■ **DAFTAR DATA**
==============================
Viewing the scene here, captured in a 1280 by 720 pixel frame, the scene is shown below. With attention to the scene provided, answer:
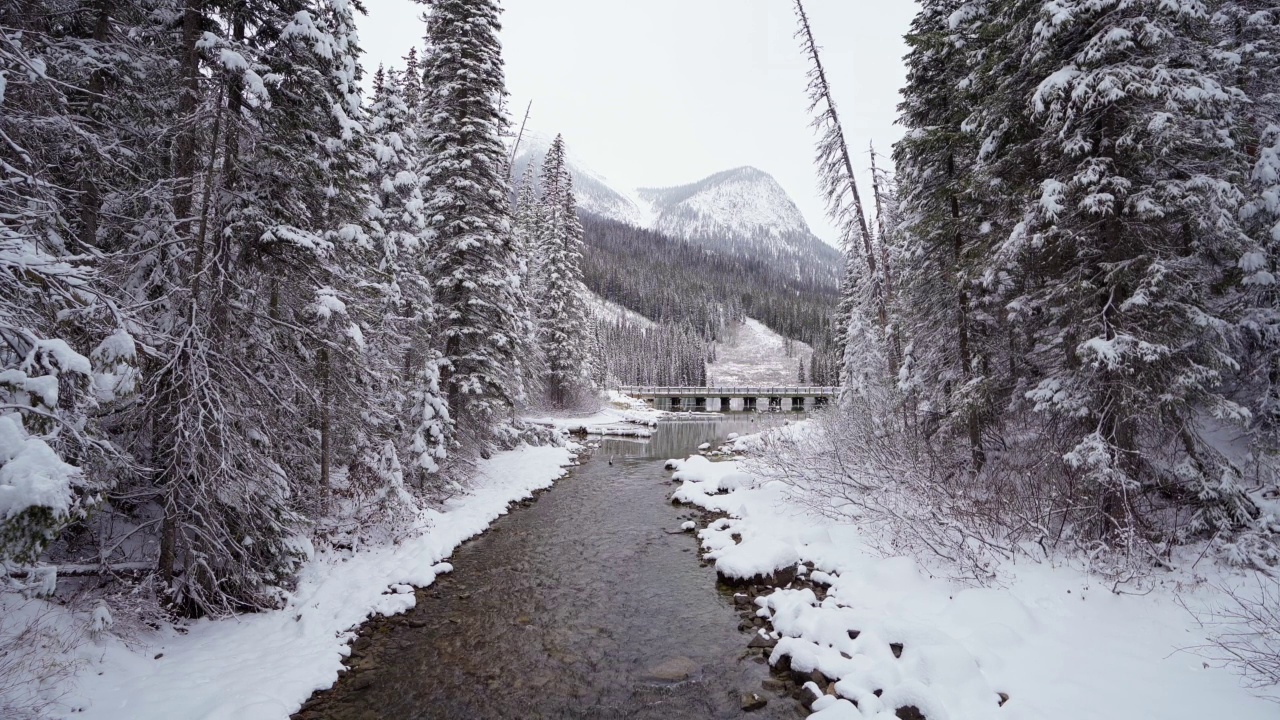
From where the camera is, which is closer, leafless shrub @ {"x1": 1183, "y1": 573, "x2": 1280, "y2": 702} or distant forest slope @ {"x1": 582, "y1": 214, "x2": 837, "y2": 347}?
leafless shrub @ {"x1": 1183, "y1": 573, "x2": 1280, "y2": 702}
==============================
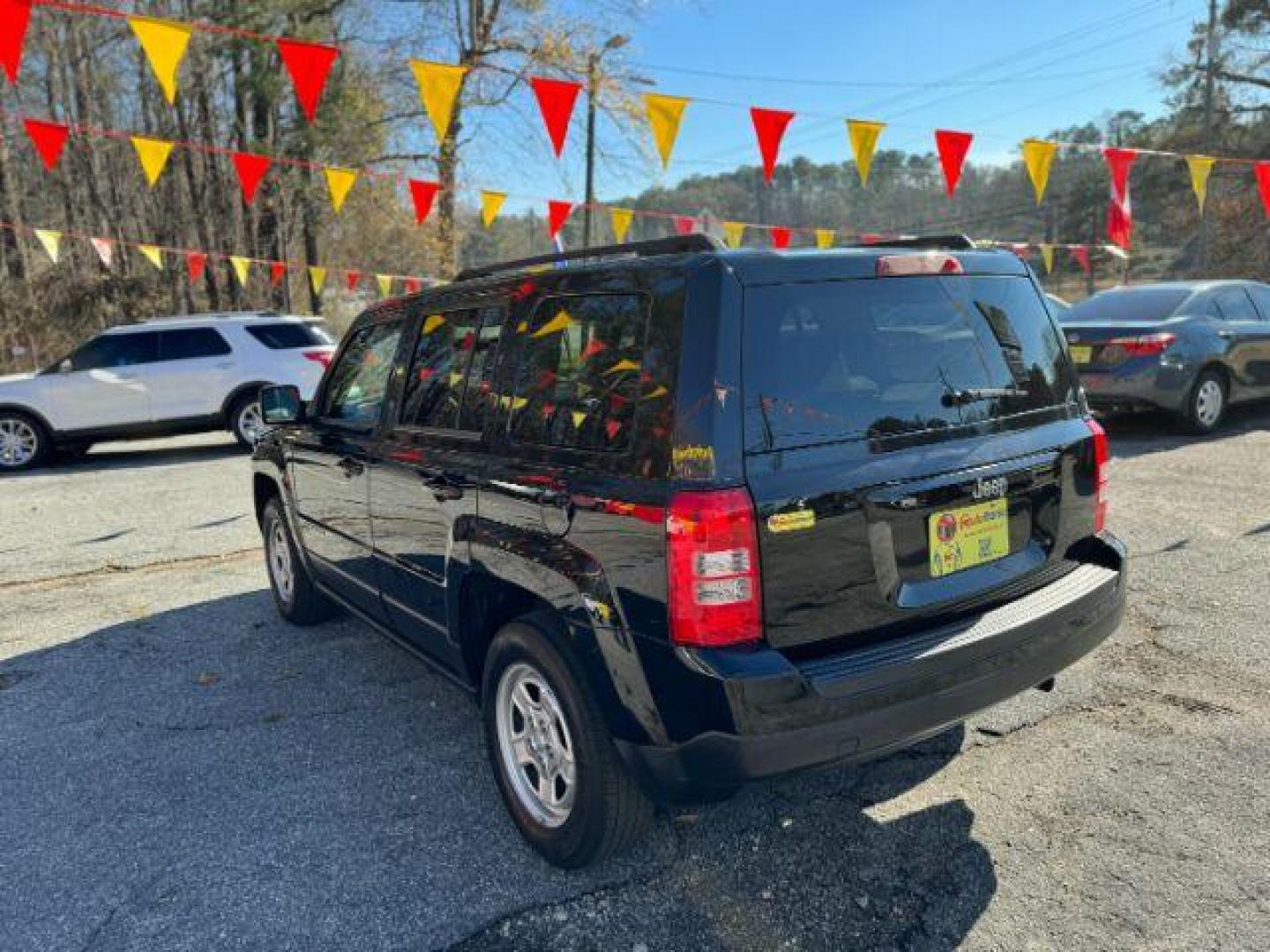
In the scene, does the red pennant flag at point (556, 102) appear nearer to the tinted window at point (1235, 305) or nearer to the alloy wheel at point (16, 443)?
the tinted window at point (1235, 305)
==============================
■ **URAIAN TUGAS**
Sebutkan berapa baris pada data di atas yang memuat kata "shrub". Tuliskan angkanya saja.

■ **JAWABAN AKHIR**
2